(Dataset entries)
□ □ □ □
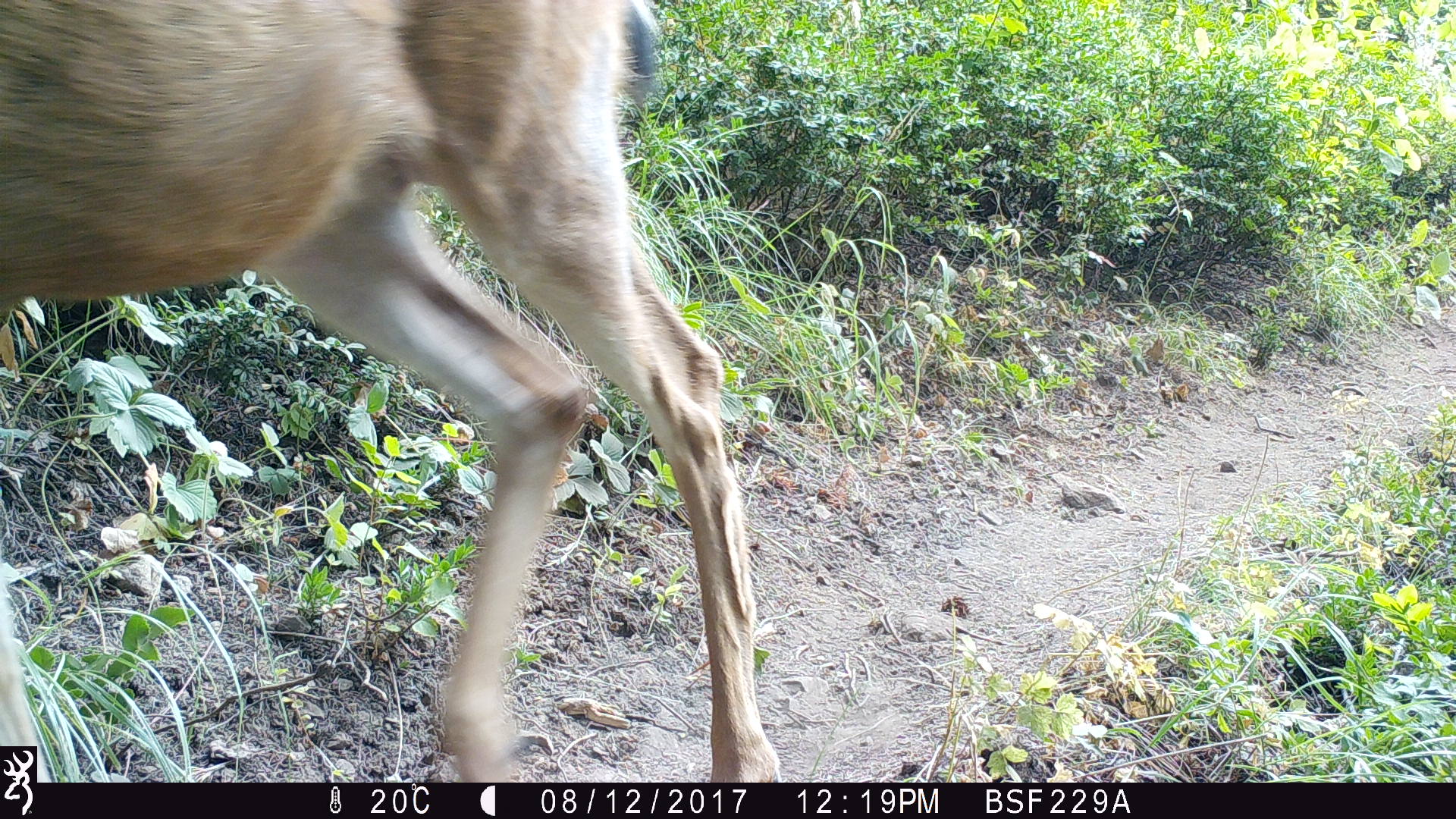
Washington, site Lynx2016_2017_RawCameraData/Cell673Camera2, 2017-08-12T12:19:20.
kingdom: Animalia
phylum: Chordata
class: Mammalia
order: Artiodactyla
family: Cervidae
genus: Odocoileus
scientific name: Odocoileus hemionus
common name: mule deer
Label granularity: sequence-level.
□ □ □ □
Task instructions =>
Could you restate every entry above word for word, leaving out the pictures?

Written reply =>
Washington, site Lynx2016_2017_RawCameraData/Cell673Camera2, 2017-08-12T12:19:20.
kingdom: Animalia
phylum: Chordata
class: Mammalia
order: Artiodactyla
family: Cervidae
genus: Odocoileus
scientific name: Odocoileus hemionus
common name: mule deer
Label granularity: sequence-level.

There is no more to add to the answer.